Currently in Isaac Lab, there are several camera types; USD Cameras (standard), Tiled Cameras,
and Ray Caster cameras. These camera types differ in functionality and performance. The ``benchmark_cameras.py``
script can be used to understand the difference in cameras types, as well to characterize their relative performance
at different parameters such as camera quantity, image dimensions, and data types.

This utility is provided so that one easily can find the camera type/parameters that are the most performant
while meeting the requirements of the user's scenario. This utility also helps estimate
the maximum number of cameras one can realistically run, assuming that one wants to maximize the number
of environments while minimizing step time.

This utility can inject cameras into an existing task from the gym registry,
which can be useful for benchmarking cameras in a specific scenario. Also,
if you install ``pynvml``, you can let this utility automatically find the maximum
numbers of cameras that can run in your task environment up to a
certain specified system resource utilization threshold (without training; taking zero actions
at each timestep).

This guide accompanies the ``benchmark_cameras.py`` script in the ``IsaacLab/source/standalone/tutorials/04_sensors``
directory.

.. dropdown:: Code for benchmark_cameras.py
:icon: code

.. literalinclude:: ../../../source/standalone/tutorials/04_sensors/benchmark_cameras.py
:language: python
:linenos:


Possible Parameters
-------------------

First, run

.. code-block:: bash

./isaaclab.sh -p source/standalone/tutorials/04_sensors/benchmark_cameras.py -h

to see all possible parameters you can vary with this utility.


See the command line parameters related to ``autotune`` for more information about
automatically determining maximum camera count.


Compare Performance in Task Environments and Automatically Determine Task Max Camera Count
------------------------------------------------------------------------------------------

Currently, tiled cameras are the most performant camera that can handle multiple dynamic objects.

For example, to see how your system could handle 100 tiled cameras in
the cartpole environment, with 2 cameras per environment (so 50 environments total)
only in RGB mode, run

.. code-block:: bash
./isaaclab.sh -p source/standalone/tutorials/04_sensors/benchmark_cameras.py \
--task Isaac-Cartpole-v0 --num_tiled_cameras 100 \
--task_num_cameras_per_env 2 \
--tiled_camera_data_types rgb

If you have pynvml installed, (``./isaaclab.sh -p -m pip install pynvml``), you can also
find the maximum number of cameras that you could run in the specified environment up to
a certain performance threshold (specified by max CPU utilization percent, max RAM utilization percent,
max GPU compute percent, and max GPU memory percent). For example, to find the maximum number of cameras
you can run with cartpole, you could run:

.. code-block:: bash
./isaaclab.sh -p source/standalone/tutorials/04_sensors/benchmark_cameras.py \
--task Isaac-Cartpole-v0 --num_tiled_cameras 100 \
--task_num_cameras_per_env 2 \
--tiled_camera_data_types rgb --autotune \
--autotune_max_percentage_util 100 80 50 50

Autotune may lead to the program crashing, which means that it tried to run too many cameras at once.
However, the max percentage utilization parameter is meant to prevent this from happening.

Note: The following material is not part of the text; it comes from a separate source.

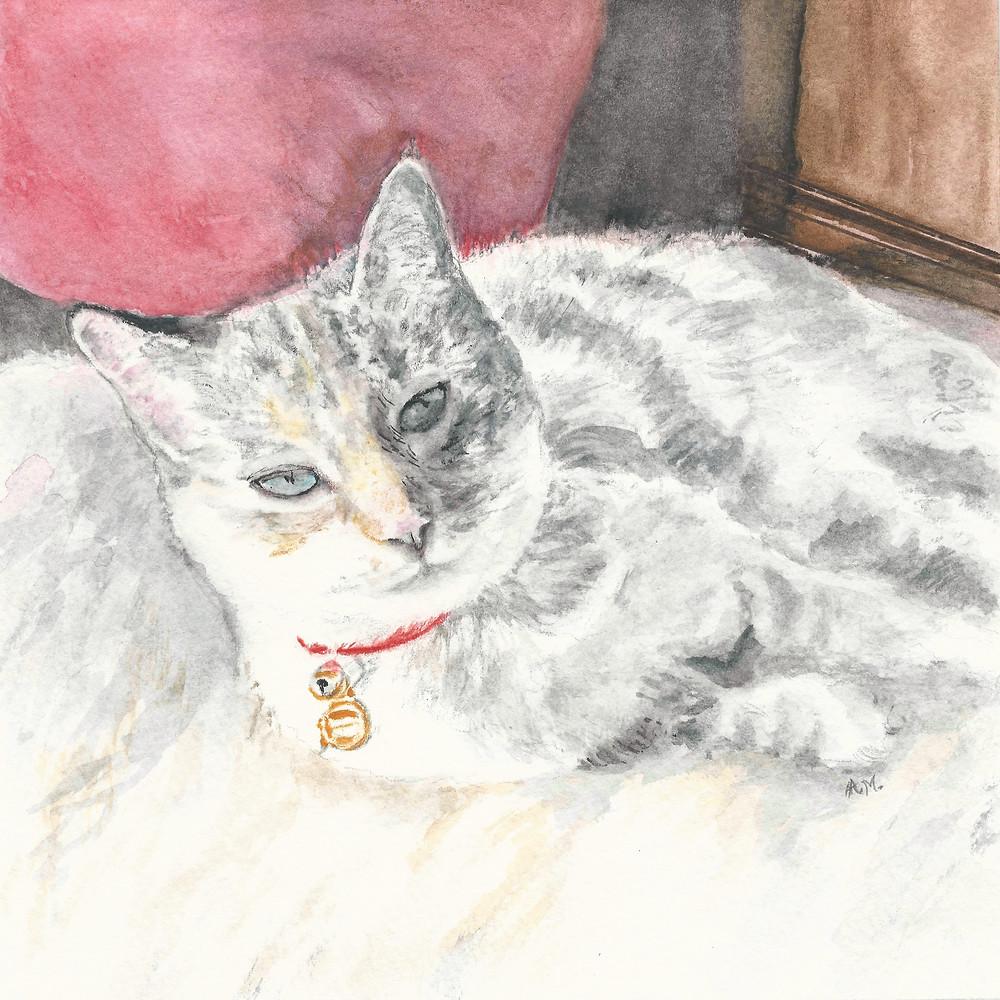 cat animal kitty fur pillow wall wood  blanket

The output of the benchmark doesn't include the overhead of training the network, so consider
decreasing the maximum utilization percentages to account for this overhead. The final output camera
count is for all cameras, so to get the total number of environments, divide the output camera count
by the number of cameras per environment.


Compare Camera Type and Performance (Without a Specified Task)
--------------------------------------------------------------

This tool can also asses performance without a task environment.
For example, to view 100 random objects with 2 standard cameras, one could run

.. code-block:: bash

./isaaclab.sh -p source/standalone/tutorials/04_sensors/benchmark_cameras.py \
--height 100 --width 100 --num_standard_cameras 2 \
--standard_camera_data_types instance_segmentation_fast normals --num_objects 100 \
--experiment_length 100

If your system cannot handle this due to performance reasons, then the process will be killed.
It's recommended to monitor CPU/RAM utilization and GPU utilization while running this script, to get
an idea of how many resources rendering the desired camera requires. In Ubuntu, you can use tools like ``htop`` and ``nvtop``
to live monitor resources while running this script, and in Windows, you can use the Task Manager.

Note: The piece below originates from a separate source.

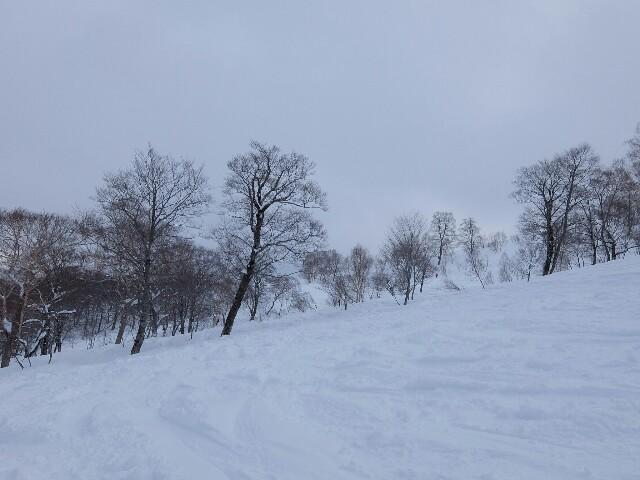 f:id:chiba-snow:20180304200533j:image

If your system has a hard time handling the desired cameras, you can try the following

- Switch to headless mode (supply ``--headless``)
glvov-bdai marked this conversation as resolved.
Show resolved Hide resolved
- Ensure you are using the GPU pipeline not CPU!
- If you aren't using Tiled Cameras, switch to Tiled Cameras
- Decrease camera resolution
- Decrease how many data_types there are for each camera.
- Decrease the number of cameras
- Decrease the number of objects in the scene

If your system is able to handle the amount of cameras, then the time statistics will be printed to the terminal.
After the simulations stops it can be closed with CTRL C.
11 changes: 11 additions & 0 deletions docs/source/how-to/index.rst
Original file line number Diff line number Diff line change
Expand Up @@ -46,6 +46,17 @@ This guide explains how to save the camera output in Isaac Lab.

save_camera_output

Estimate How Many Cameras Can Run On Your Machine
-------------------------------------------------

This guide demonstrates how to estimate the number of cameras one can run on their machine under the desired parameters.

.. toctree::
:maxdepth: 1

estimate_how_many_cameras_can_run


Drawing Markers
---------------

Expand Down
12 changes: 12 additions & 0 deletions source/extensions/omni.isaac.lab/docs/CHANGELOG.rst
Original file line number Diff line number Diff line change
Expand Up @@ -2,6 +2,18 @@ Changelog
---------


0.24.14 (2024-09-20)
Copy link
Contributor

Choose a reason for hiding this comment

The reason will be displayed to describe this comment to others. Learn more.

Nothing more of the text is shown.